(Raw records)

.....

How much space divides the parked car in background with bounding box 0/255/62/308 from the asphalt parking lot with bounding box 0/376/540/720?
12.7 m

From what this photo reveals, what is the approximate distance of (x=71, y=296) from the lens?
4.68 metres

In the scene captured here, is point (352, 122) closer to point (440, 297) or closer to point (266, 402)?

.....

### EXERCISE INSTRUCTIONS:
Please rewrite the lines above, replacing "bounding box" with "bounding rectangle" everywhere it occurs and leaving everything else unchanged.

### THE REPLY:
How much space divides the parked car in background with bounding rectangle 0/255/62/308 from the asphalt parking lot with bounding rectangle 0/376/540/720?
12.7 m

From what this photo reveals, what is the approximate distance of (x=71, y=296) from the lens?
4.68 metres

In the scene captured here, is point (352, 122) closer to point (440, 297) or closer to point (266, 402)?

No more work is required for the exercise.